Tlingit Myth: Raven Swallowing the Sun

Now that I have resolved to explore the Inside Passage of Alaska and British Columbia, I have become interested in the many native peoples along the route. And also that means I have a renewed interest in Franz Boas, who spent so much of his career studying the Kwakiutl, the Tlingit, the Bella Coola, the Salish, and others. From Boas’s (edited) Folk-Tales of Salishan and Sahaptin Tribes (1917) comes this tale, from the Nicola Valley, of how death came into this world:

Coyote was travelling, and came to Raven, a bad, selfish chief, who wanted to make everything difficult for other people, and easy for himself. He wanted the game for himself, wanted long winters, and he did not want man to be immortal.

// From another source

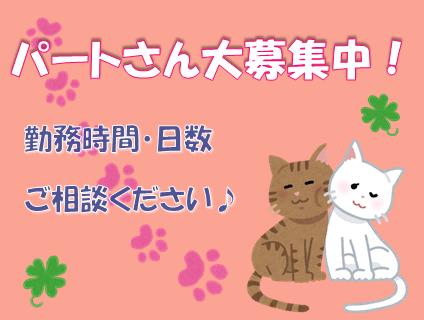 [いぬねこcafe Lua]トリマー(パート)大募集中!![東京都町田市]No.314_d画像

Coyote questioned him as to why he wanted people to die. He said, “If people were immortal, there would be too many. Let them become sick and die.” Coyote said, “Why should they die? Death will introduce sorrow into the world, and sorrow is very hard. If they die, what will become of them? Where will they go? Let them be sick, but not die.” Raven said, “No, they must die. I do not wish our enemies to live forever. If the people should become too numerous, there would be no food, and they would be hungry. It is better for them to die.” Raven’s people supported their chief, and clamored for the people to die. Raven, Crow, Fly, Maggot, and many others wanted people to die, so that they might feed on corpses. Coyote said, “Let people die for a while, and then come back to life again. Let death be like sleep.” Raven said, “No, if they die, let them die for good, and let their bodies rot.” At last Coyote agreed, and said, “Well, it is ordained that people shall die when their time has come. Their bodies shall be buried, and their souls shall go to spirit-land; but this will only be until the world changes again, when they will die no more.”

Shortly after that, Raven’s daughter became sick and died. She was the first to die. Raven tried to restore her to life, but failed. Then he wept because of his daughter. He went to Coyote, and said, “Let us change what we said before. Do not let people die and remain dead forever. Let us change it!” Coyote answered, “No, it is settled now, and cannot be altered.” Thus it happens that people die and are buried.

Serendipity: My Hovercraft Is Full of Eells

The Eells in Question Was the Reverend Myron Eells

In preparation for a projected trip along the Inside Passage to Alaska, I am reading Jonathan Raban’s Passage to Juneau: A Sea and Its Meanings (New York: Pantheon Books, 1999). The book is full of delightful historical anecdotes about Captain Vancouver and other early explorers and settlers. Some got along well with the Indians: Others didn’t. One in the latter category was the Reverend Myron Eells, known for his “garrulous moralism.” More than fifty years after he passed on, he was still remembered by old people who, as children, been on canoes with him. In 1934, William M. Elmendorf interviewed a Skokomish elder who spoke of Eells as “that awful man.” The elder went on to say:

People didn’t like him very well. He was collecting Klallam words from some Klallam Indians who were visiting here one time. I had to translate for him. So he would ask them for words like father, mother, house, dog, and so on. And those people didn’t think much of Eells, so they would give him all sorts of dirty, nasty words, and he would write them down in a book. Then he would try to use some of these words. thinking he was talking Indian, and people would just about bust trying to keep from laughing.

If you have any interest in primitive languages, it would help first to see whether one is on the same wavelength as one’s interviewees. (Oh, and my apologies to Monty Python’s Flying Circus!)

Leaving the Heat Far Behind

One of the Seagoing Ferries of the Alaska Marine Highway

We’re barely into July, and I’ve already had it with this summer! It started with triple-digit daily temperatures in New Mexico and continued with a Mexican Monsoon heat wave in Southern California. I am looking to take a vacation along Alaska’s Inside Passage using a combination of a flight and a series of short trips on the Alaska Marine Highway. I would not consider taking a regular cruise line for the following reasons:

  • I don’t want to eat myself into an early grave.
  • I don’t want to be sociable with other passengers: I would rather grimace at them than play in their reindeer games.
  • I don’t want to pay a ridiculous single-traveler penalty—because I would be going alone, me and my Kindle loaded with 1,500 books.

The places I would like to visit include Ketchikan, Sitka, Juneau, the Mendenhall Glacier, Skagway, and nearby parts of the Yukon. Ideally, I would go after the first frost has killed off most of the mosquito population. I understand there is a narrow gauge railroad that connects Skagway with Carcross in the Yukon, and I would not be averse to visiting Whitehorse.

My question is: Can I manage to afford two vacations in one year? Perhaps, if I’m lucky. But I have a strong desire to leave summer far, far behind me.